Marak Jasa Penukaran Uang di Pinggir Jalan, Awas Bisa Dosa jika Begini Kata Buya Yahya

12 hours ago 6

Liputan6.com, Jakarta - Menjelang Hari Raya Idul Fitri, fenomena jasa penukaran uang receh marak ditemukan di berbagai sudut kota. Di pinggir jalan, banyak orang menawarkan jasa ini untuk memudahkan masyarakat mendapatkan uang pecahan kecil, yang umumnya digunakan untuk dibagikan kepada anak-anak saat Lebaran. Namun, di balik kemudahan tersebut, ada persoalan yang jarang disadari oleh banyak orang, yakni potensi riba dalam praktik ini.

Pendakwah kharismatik KH Yahya Zainul Ma'arif atau Buya Yahya menjelaskan bahwa jasa penukaran uang yang melibatkan selisih nominal antara uang yang ditukar dengan yang diberikan dapat mengandung unsur riba. Hal ini menjadi pertanyaan banyak orang setiap tahunnya, terutama bagi mereka yang ingin memastikan bahwa transaksi mereka tetap halal.

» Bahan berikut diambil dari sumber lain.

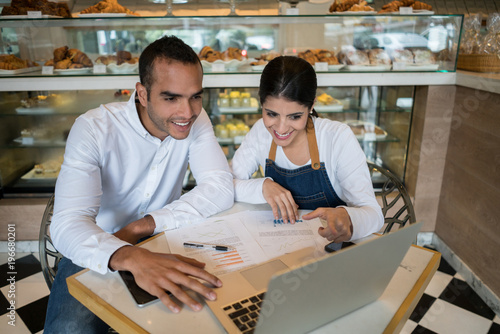 Tuinposter Bakkerij Business owner of a bakery and female administrator sitting checking the bookkeeping on the laptop both smiling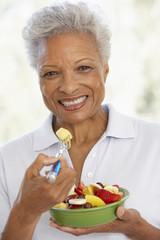 Senior Adult Eating A Fresh Fruit Salad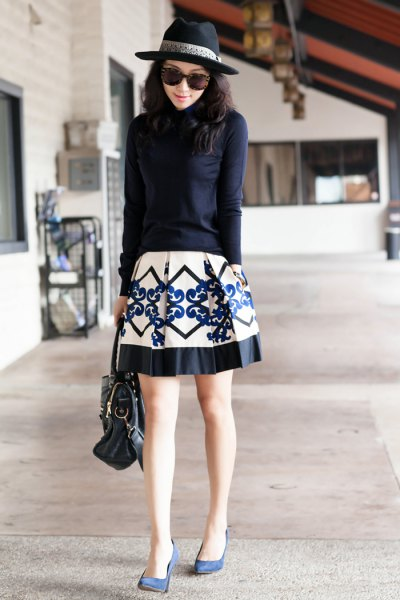 navy fitted knit sweater with white and black printed skater skirt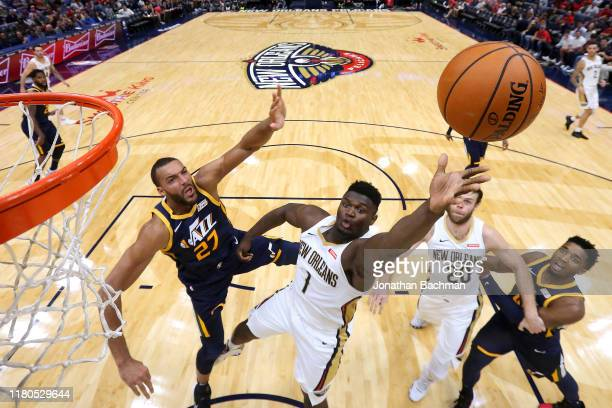 Zion Williamson of the New Orleans Pelicans shoots against Rudy Gobert of the Utah Jazz during the second half of a game at the Smoothie King Center...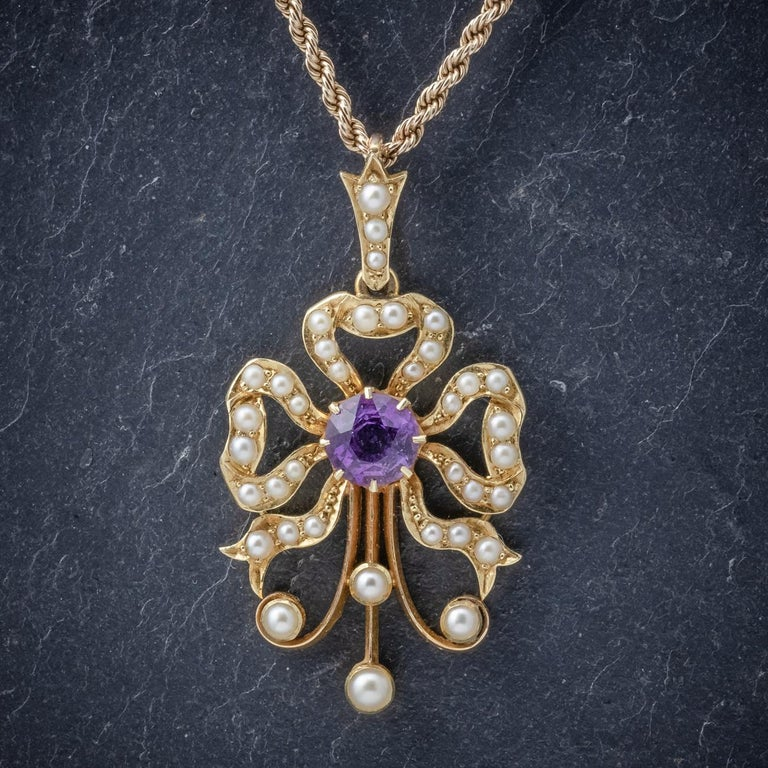 A lovely antique Edwardian necklace C. 1910 featuring a pretty pendant decorated with Pearls and a 0.70ct Amethyst. The pendant is a lovely unusual design and set in 15ct Yellow Gold. This is accompanied by a wonderful rope twist chain fitted with a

Dalam salah satu ceramahnya, Buya Yahya menerima pertanyaan dari seorang jemaah mengenai hukum jasa penukaran uang yang marak menjelang Lebaran. Jemaah tersebut menanyakan apakah ada unsur riba dalam praktik tersebut dan siapa yang berdosa jika memang terdapat unsur riba dalam transaksi ini.

Dikutip dari video di kanal YouTube @mang_paatchanne, Buya Yahya memberikan jawaban yang tegas terkait hukum tukar-menukar uang dengan sistem yang biasa terjadi di jalanan.

Buya Yahya menjelaskan bahwa menukar uang dengan jumlah yang lebih kecil tetapi nilainya berkurang, misalnya menukar Rp100.000 dengan pecahan Rp2.000-an tetapi jumlah yang diterima hanya Rp95.000 atau Rp90.000, merupakan praktik riba.

Dalam transaksi ini, pihak yang memberikan dan menerima sama-sama terlibat dalam riba sehingga keduanya terkena dosa.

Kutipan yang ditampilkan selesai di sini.